Gujarat High Court
Municipal Corporation Of Ahmedabad vs Moti Apartment Owners' Association on 28 October, 1994
Equivalent citations: (1994)2GLR1662, 1995 A I H C 3632
Author: B.N. Kirpal
Bench: B.N. Kirpal
JUDGMENT B.N. Kirpal, C.J.
1. This is an appeal against the judgment of Small Causes Court, who had allowed the respondent's appeal challenging the rateable value fixed by the appellant.
2. The respondent is the owner of the premises which are occupied by him, situated in ward Ellisbridge. In respect of the assessment year 1987-88, the gross rateable value was determined by the appellant at a figure of Rs. 38,400/-.
3. The respondent filed an appeal before the Small Causes Court. Reliance was placed on the decision dated 22-5-1989 of the Small Causes Court in another case being M.V.A. No. 9815 of 1988, wherein the Court had applied letting rate at Rs. 6.05 per square metre per month for the first four floor premises stated to have been situated nearby the property in question. The premises in the present case are located on the second floor of the building and admeasure about 80 sq. mtr. The Small Causes Court applied the letting rate of Rs. 6/- per square metre per month and worked out a notional rent at Rs. 480/- per month. The gross rateable value was accordingly fixed at Rs. 5,760/-.
4. It is contended by Learned Counsel for the appellant that the Small Causes Court ought to have determined the gross rateable value on the basis of the principles laid down by the Supreme Court specially those of Diwan Daulatrai Kapoor v. New Delhi Municipal Committee -, and Dr. Balbir Singh & Ors. v. M/s. M.C.D. - .
5. A Division Bench of this Court in First Appeal No. 829 of 1983 -Municipal Corporation, Ahmedabad v. Oriental Fire and General Insurance Company Ltd., vide a judgment dated 8th September, 1994, ( has upheld a similar contention and it was observed in the said case that the rateable value of self-occupied premises has to be determined by applying the principles enunciated by the Supreme Court in the aforesaid two cases of Divan Daulatrai Kapoor and Dr. Balbir Singh as well as the decision of this Court in the case of Rajnikant Jeshingbhai Sheth & Ors. v. Rameshchandra Kantilal Bhatt & Ors. , inasmuch as the order of the Small Causes Court does not show that these principles had applied. While determining the gross rateable value, the proper course is to set aside the order and remand the case for fresh decision.

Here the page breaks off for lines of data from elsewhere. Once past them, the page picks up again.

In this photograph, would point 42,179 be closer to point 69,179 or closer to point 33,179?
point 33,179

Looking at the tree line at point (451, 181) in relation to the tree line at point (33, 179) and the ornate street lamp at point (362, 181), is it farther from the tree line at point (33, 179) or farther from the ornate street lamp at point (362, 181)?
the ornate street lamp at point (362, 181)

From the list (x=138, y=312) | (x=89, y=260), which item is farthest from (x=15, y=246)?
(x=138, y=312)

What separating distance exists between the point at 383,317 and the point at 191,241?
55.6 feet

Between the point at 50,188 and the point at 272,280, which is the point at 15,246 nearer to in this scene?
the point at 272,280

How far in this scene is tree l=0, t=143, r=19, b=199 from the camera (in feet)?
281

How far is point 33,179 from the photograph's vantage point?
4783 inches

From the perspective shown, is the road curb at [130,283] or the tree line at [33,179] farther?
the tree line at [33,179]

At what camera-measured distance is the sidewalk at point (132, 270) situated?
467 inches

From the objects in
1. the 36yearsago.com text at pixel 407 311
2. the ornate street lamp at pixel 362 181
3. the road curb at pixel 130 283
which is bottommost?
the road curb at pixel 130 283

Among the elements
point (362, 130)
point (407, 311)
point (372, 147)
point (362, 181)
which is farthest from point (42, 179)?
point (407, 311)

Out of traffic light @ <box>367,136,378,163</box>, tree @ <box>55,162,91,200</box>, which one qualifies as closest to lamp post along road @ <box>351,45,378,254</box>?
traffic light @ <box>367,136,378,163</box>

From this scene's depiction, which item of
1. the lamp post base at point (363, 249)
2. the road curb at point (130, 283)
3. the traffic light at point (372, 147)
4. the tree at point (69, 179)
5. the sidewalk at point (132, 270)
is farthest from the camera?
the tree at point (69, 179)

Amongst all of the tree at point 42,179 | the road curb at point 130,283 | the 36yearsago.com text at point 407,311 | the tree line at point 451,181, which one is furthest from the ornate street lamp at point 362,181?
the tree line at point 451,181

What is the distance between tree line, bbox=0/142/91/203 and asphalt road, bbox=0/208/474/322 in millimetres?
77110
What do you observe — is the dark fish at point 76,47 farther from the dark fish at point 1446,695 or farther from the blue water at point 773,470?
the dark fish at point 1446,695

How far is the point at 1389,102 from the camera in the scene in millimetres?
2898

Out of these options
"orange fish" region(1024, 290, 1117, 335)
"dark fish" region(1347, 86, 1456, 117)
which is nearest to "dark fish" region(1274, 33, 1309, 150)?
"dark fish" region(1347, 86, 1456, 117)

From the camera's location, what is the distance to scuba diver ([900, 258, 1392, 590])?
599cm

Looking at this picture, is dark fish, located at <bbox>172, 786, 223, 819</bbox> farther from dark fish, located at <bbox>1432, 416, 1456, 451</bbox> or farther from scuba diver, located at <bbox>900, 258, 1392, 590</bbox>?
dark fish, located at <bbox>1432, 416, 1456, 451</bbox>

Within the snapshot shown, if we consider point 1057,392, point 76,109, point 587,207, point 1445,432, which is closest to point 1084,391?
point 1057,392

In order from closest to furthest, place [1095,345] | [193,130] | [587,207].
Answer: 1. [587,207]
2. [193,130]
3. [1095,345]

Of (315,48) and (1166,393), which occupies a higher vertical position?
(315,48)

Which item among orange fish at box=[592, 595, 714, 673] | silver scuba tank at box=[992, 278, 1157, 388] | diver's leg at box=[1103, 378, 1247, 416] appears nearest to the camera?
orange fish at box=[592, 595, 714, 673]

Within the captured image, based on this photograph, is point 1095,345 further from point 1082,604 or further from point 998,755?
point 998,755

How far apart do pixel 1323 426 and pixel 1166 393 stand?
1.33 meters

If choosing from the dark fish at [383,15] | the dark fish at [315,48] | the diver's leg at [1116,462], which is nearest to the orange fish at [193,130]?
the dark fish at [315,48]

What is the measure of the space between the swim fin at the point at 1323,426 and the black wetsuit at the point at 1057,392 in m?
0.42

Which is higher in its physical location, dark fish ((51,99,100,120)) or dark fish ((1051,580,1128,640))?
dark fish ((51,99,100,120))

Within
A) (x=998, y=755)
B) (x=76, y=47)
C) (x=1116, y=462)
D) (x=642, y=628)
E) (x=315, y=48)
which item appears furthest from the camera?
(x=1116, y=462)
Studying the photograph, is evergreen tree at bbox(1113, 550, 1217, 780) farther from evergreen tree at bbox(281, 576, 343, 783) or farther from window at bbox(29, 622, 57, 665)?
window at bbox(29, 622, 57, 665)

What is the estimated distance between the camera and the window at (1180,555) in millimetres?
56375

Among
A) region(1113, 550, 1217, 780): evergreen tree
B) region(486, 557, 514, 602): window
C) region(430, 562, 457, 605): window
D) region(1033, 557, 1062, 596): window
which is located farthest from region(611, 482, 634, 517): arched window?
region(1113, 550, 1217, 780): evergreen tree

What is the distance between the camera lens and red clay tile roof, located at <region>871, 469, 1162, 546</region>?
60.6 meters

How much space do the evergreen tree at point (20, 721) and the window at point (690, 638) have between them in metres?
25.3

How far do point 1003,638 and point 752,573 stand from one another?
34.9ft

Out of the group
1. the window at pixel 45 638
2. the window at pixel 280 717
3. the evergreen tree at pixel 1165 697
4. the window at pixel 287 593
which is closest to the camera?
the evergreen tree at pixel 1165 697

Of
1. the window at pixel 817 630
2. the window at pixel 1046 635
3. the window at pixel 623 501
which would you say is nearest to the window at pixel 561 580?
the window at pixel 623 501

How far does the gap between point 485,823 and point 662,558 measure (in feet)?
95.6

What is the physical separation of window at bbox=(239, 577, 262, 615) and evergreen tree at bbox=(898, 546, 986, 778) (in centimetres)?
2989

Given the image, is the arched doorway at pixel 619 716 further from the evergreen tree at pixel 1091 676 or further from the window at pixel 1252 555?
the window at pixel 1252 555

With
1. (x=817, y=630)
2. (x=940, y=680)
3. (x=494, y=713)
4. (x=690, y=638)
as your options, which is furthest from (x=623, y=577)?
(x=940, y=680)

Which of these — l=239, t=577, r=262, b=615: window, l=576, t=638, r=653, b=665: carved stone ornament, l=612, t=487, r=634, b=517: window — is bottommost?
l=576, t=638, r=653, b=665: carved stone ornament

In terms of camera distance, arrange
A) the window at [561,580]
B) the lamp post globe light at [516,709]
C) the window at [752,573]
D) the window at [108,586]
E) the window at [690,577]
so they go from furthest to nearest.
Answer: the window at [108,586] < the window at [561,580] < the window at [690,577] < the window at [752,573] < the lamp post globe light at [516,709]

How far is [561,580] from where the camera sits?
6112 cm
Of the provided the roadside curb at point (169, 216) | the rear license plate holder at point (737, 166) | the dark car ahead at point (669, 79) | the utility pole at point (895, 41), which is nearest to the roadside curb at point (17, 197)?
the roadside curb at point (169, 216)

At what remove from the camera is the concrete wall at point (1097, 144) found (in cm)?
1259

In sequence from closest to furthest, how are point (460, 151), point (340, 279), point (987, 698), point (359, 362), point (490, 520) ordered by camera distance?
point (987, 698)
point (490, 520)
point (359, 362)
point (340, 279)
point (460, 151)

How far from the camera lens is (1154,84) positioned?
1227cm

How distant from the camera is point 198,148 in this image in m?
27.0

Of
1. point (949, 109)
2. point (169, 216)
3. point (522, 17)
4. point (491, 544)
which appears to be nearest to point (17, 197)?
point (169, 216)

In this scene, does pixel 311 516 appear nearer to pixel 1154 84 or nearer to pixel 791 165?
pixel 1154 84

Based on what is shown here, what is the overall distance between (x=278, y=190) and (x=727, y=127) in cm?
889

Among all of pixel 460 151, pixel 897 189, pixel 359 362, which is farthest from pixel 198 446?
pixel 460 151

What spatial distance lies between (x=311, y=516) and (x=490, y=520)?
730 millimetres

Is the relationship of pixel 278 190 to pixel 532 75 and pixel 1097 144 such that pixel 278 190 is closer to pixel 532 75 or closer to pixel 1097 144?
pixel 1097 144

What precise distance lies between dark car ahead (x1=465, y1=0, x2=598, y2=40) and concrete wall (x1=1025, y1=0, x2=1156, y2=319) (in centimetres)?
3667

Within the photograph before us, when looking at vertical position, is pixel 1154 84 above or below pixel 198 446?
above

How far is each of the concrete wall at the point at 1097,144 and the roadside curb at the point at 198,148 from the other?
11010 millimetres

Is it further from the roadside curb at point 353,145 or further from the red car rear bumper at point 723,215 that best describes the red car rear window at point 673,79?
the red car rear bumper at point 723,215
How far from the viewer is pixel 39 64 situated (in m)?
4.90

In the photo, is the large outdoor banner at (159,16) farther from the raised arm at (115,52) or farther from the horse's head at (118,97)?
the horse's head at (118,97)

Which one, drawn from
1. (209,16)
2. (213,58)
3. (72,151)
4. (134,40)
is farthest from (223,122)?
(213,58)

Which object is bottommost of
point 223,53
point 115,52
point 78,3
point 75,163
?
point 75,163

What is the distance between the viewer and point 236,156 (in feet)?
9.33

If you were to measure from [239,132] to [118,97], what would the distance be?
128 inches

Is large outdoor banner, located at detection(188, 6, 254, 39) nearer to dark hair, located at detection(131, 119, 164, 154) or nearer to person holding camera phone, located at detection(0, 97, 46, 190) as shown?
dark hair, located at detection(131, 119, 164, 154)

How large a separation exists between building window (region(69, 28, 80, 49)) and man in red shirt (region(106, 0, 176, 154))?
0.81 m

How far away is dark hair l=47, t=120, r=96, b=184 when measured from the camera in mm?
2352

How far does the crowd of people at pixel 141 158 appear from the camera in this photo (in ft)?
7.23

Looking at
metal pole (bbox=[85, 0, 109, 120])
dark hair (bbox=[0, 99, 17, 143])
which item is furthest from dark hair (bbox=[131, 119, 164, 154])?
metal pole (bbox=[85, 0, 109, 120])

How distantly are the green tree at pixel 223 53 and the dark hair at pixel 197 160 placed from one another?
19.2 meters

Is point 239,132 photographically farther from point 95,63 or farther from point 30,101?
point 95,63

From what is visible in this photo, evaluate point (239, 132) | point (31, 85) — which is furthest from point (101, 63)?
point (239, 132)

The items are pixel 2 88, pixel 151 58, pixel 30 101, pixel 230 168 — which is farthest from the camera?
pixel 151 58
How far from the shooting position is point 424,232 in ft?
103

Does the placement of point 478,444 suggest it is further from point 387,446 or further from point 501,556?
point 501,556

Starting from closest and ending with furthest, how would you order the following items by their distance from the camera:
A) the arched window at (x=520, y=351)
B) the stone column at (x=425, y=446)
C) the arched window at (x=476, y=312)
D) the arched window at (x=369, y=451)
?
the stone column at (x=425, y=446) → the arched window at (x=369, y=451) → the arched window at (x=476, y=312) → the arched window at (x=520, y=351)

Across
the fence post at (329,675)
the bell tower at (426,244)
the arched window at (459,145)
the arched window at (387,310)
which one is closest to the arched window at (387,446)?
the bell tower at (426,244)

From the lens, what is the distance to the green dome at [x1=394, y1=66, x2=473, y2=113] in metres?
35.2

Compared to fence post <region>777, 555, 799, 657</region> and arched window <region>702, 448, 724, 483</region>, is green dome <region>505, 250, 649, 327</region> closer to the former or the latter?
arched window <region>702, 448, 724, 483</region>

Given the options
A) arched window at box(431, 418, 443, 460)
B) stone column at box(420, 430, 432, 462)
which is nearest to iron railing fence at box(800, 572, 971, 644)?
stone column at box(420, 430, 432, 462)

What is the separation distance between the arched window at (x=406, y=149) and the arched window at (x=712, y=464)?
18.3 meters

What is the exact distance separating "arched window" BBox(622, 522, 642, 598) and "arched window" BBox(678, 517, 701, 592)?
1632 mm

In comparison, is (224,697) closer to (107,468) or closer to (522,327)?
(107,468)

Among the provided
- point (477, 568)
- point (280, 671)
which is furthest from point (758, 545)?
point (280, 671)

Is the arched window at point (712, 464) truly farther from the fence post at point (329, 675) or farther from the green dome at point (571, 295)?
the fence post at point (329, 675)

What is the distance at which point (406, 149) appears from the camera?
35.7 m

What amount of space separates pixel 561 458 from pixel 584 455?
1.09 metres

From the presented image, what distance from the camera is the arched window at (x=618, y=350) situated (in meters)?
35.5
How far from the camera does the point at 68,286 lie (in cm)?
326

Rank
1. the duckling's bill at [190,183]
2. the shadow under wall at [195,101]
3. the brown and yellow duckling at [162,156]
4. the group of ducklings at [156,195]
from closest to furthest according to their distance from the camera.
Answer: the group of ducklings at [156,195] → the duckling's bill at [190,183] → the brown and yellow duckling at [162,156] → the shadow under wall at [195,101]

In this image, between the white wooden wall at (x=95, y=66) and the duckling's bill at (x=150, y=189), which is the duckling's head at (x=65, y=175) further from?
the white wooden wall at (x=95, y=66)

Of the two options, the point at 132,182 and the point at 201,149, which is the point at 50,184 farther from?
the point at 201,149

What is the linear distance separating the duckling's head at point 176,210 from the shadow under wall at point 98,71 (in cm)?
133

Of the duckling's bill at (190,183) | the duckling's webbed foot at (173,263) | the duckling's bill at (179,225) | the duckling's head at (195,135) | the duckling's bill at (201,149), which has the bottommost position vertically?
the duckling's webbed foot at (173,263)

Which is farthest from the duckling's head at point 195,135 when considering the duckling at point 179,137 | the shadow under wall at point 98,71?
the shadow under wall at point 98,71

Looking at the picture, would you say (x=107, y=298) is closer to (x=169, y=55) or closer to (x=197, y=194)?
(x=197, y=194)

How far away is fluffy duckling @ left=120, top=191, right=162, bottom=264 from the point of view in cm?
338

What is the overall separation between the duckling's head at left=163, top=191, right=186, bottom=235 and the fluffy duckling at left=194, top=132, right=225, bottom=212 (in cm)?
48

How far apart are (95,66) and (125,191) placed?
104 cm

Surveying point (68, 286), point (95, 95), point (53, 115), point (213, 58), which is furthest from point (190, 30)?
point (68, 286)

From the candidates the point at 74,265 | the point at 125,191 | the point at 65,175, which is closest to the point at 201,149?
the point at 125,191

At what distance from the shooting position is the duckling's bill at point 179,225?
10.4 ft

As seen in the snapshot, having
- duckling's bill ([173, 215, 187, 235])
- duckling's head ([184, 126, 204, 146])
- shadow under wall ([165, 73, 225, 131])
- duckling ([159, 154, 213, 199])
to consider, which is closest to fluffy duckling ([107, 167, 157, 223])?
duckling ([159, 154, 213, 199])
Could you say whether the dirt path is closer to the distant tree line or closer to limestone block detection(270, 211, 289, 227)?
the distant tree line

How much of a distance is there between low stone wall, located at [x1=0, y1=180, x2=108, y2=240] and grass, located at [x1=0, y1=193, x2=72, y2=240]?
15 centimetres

6. One point however, needs to be reiterated, whether the rateable value so fixed in the case of self-occupied property can be revised at different intervals. The answer to this question is very obvious and is in the negative. The reason for this is very simple. The rateable value of self-occupied premises has to be fixed either by determining hypothetical rent on the basis of the reasonable return of the cost of construction and the cost of land or on the basis of properties which are let and which are similar in nature. Once determination takes place by applying the said principle, the said rateable value cannot possibly undergo any change. As long as the premises remain in self-occupation, the rateable value for the succeeding years will have to be that which was determined in accordance with law for the first year. The only occasion when the Corporation or the Municipality will get a right to revise the rateable value will be, if the owner occupant makes additions or alterations or incurs any capital expenditure on that property itself. It has to be clearly understood that carrying out minor repairs or white-washing cannot be regarded as a capital expenditure so as to permit enhancement of rateable value. A question may also arise whether a rateable value can be increased in case of change of ownership. Here again the rateable value is relatable to the property in question and if the premises continued to be the self-occupied property by the new owner, change in the ownership would not and should not ipso-facto result in the increase of the rateable value. It is only if further additions or alterations are undertaken and capital expenditure incurred by the new owner, can there be any change in the rateable value of self-occupied premises.
7. It was also submitted on behalf of the appellant that in view of the fact that the position qua determination of the rateable value for the properties in the city of Ahmedabad has now been authoritatively clarified by the aforesaid judgment of this Court, it will become necessary that in future years these principles are adopted by the Corporation itself which may not have followed these principles in the earlier years. The apprehension is that if four years have not been completed or if new assessment book has not been completed, can such exercise be undertaken. In our opinion there should be no difficulty as far as this is concerned because each assessment year is a self-contained year. Therefore, if the rateable value is proposed to be changed by following the principles now reiterated in this Court's judgment, the Corporation can do so even though the new assessment book may not be completed.
8. However, before undertaking the exercise of revising the rateable value, the Corporation will be duty bound to comply with the provisions of the Rules including Rule 15(2) in particular and opportunity will have to be given to the owners who may like to file complaints against the proposed change and which complaints will have to be decided.
9. While making the aforesaid observation, we allow the present appeal, set aside the order of the Small Causes Court and restore the Municipal Valuation Appeal No. 9815 of 1988 with a direction that the same should be decided in accordance with law. There will be no order as to costs.